Alcuni contrabbandieri bosniaci che si erano uniti all'esercito all'inizio della guerra portarono illegalmente le armi in città attraverso le linee serbe, e i raid sulle posizioni serbe all'interno della città li aiutarono nei loro intenti. Il Tunnel di Sarajevo, principale via per aggirare l'embargo internazionale di armi e per rifornire di munizioni i combattenti, venne completato a metà del 1993, e permise anche alla popolazione di scappare: per questo si disse che il tunnel aveva salvato Sarajevo.

I bombardamenti della città contribuirono significativamente all'aumento del numero delle vittime. Le uccisioni di massa dovute all'esplosione di ordigni fecero molto scalpore in Occidente. Il 1º giugno 1993 15 persone rimasero uccise e 80 ferite durante una partita di calcio. Il 12 giugno dello stesso anno 12 persone furono uccise mentre facevano la fila per l'acqua. La più grande di queste stragi fu comunque il massacro di Markale, avvenuto il 5 febbraio 1994, in cui morirono 68 civili e 200 furono feriti.

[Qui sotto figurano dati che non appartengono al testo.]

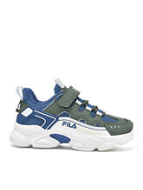  Fila Memory Spinel 3 V Παιδικά Παπούτσια 3YF33002-261 NAVY/GREEN/WHITE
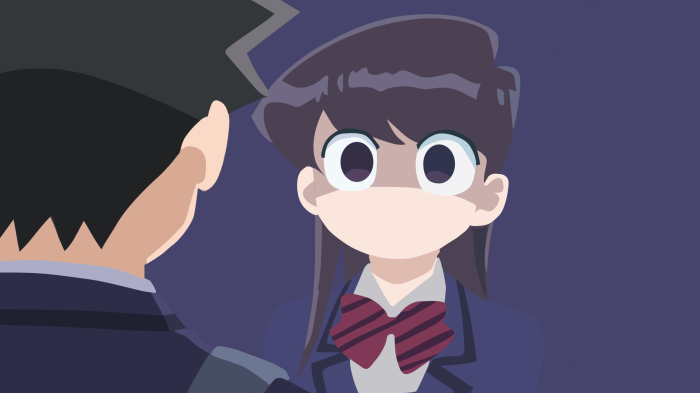 Shoko Komi from Komi Can't Communicate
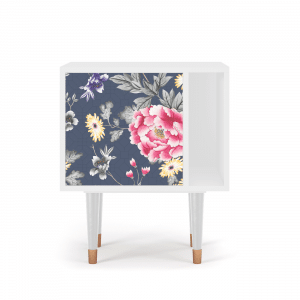 Sideboard - STORYZ - S2 Dark Flower Bed - White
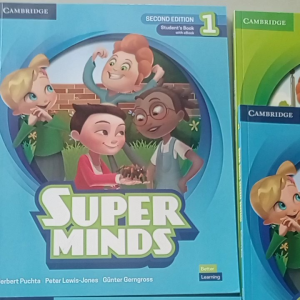 Superminds - buku pembelajaran bahasa Inggris tingkat sekolah dasar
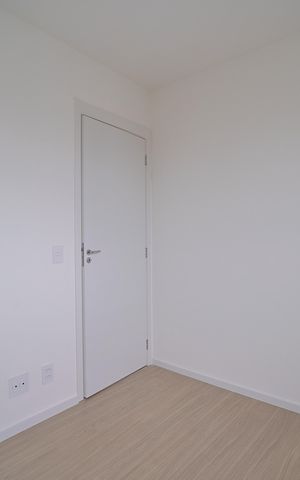 Apartamento à venda com 43m², 2 quartos e 1 vagaQuarto 2
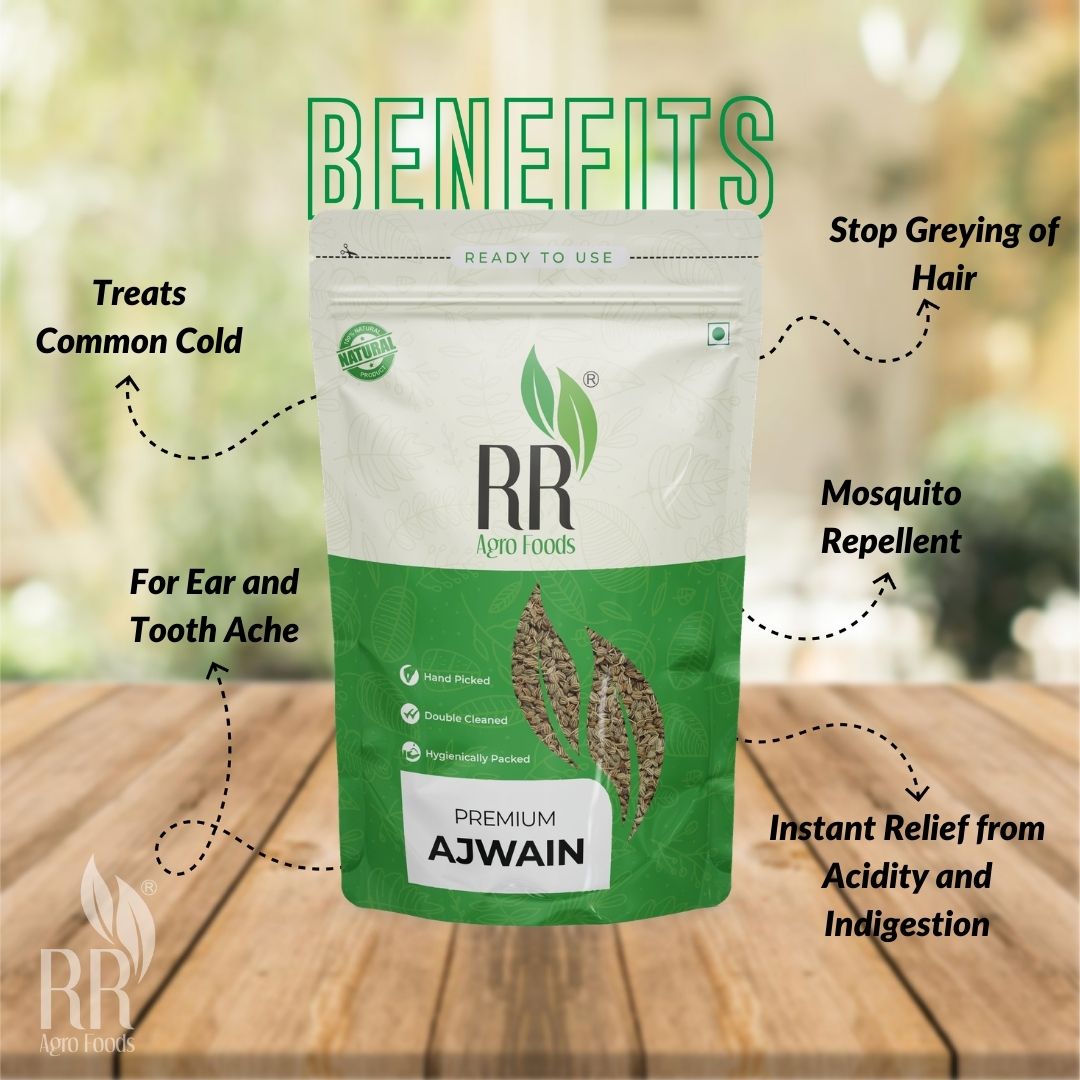 RR Agro Foods  Ajwain (100% Natural)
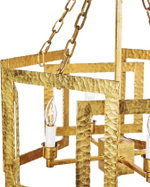 Золотая люстра “Тобиас”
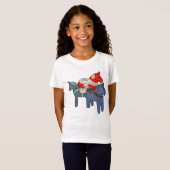 Dala Horses T-shirt (Voorkant volledig)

In risposta al massacro di Markale, l'ONU impose un ultimatum per le forze serbe affinché ritirassero le armi pesanti oltre un certo punto in un certo periodo di tempo, pena l'inizio di attacchi aerei. Quando si avvicinava la scadenza, le forze serbe accondiscesero. Il bombardamento della città calò d'intensità lasciando intravedere la fine dell'assedio.

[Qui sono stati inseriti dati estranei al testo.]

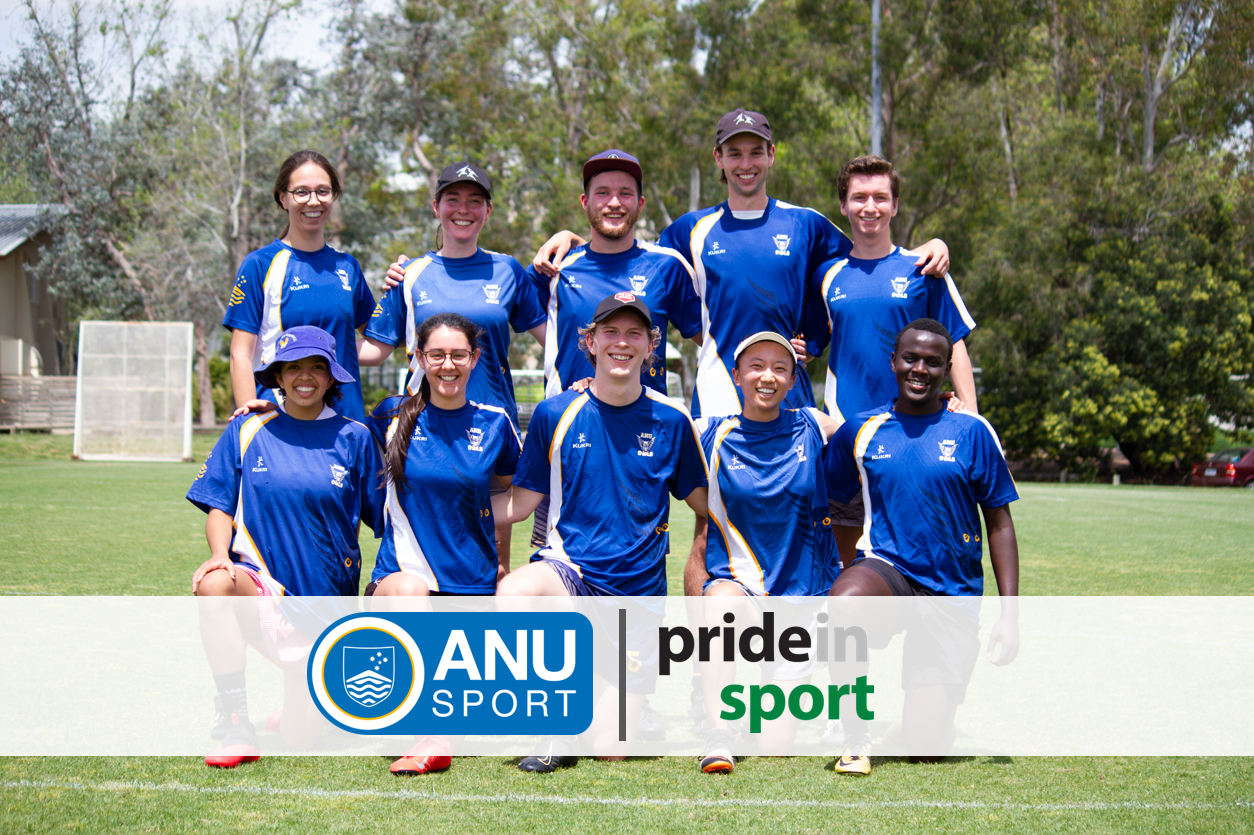 ANU & Pride in Sport Cover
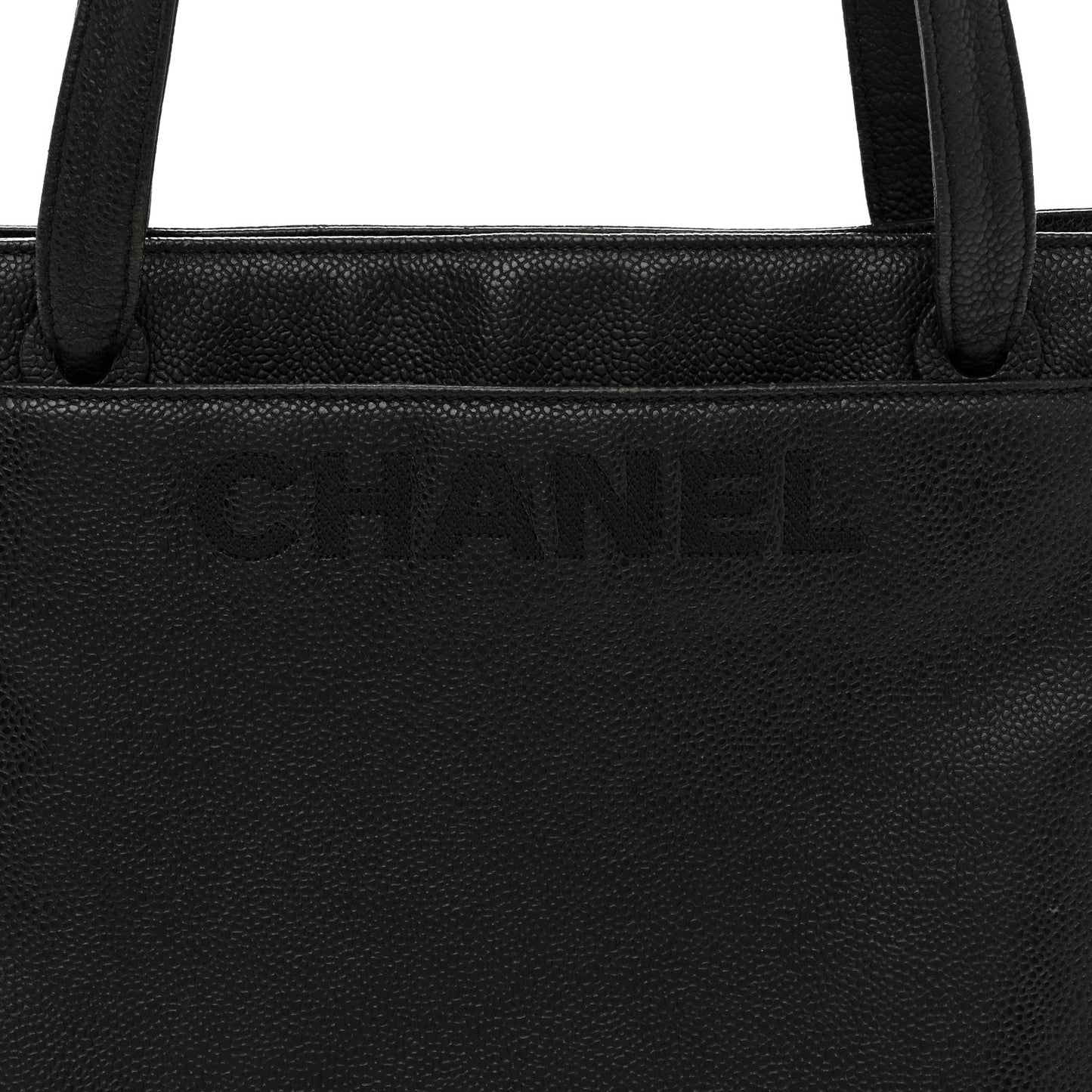 Caviar Shoulder Bag Black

Nel 1995, dopo un secondo massacro di Markale nel quale persero la vita 37 persone e 90 ne restarono ferite, le forze internazionali iniziarono a criticare fermamente gli assedianti. Quando i serbi effettuarono un raid contro un sito di raccolta delle armi dell'ONU, i jet della NATO attaccarono depositi di munizioni dei serbi e altri obiettivi militari strategici, era l'inizio dell'Operazione Deliberate Force. Gli scontri sul campo aumentarono di intensità, con l'intervento di forze armate bosniache e croate. Dopodiché i combattimenti diminuirono e i serbi persero via via sempre più terreno nell'area di Sarajevo. Il riscaldamento, l'elettricità e l'acqua poterono tornare in città.
Fu raggiunto l'accordo del "cessate il fuoco" nell'ottobre 1995, e l'Accordo di Dayton fu siglato sempre nello stesso anno per ristabilire la pace. Seguì un periodo di stabilizzazione e di ritorno alla normalità, con il governo bosniaco che non dichiarò la fine dell'assedio di Sarajevo fino al 29 febbraio 1996.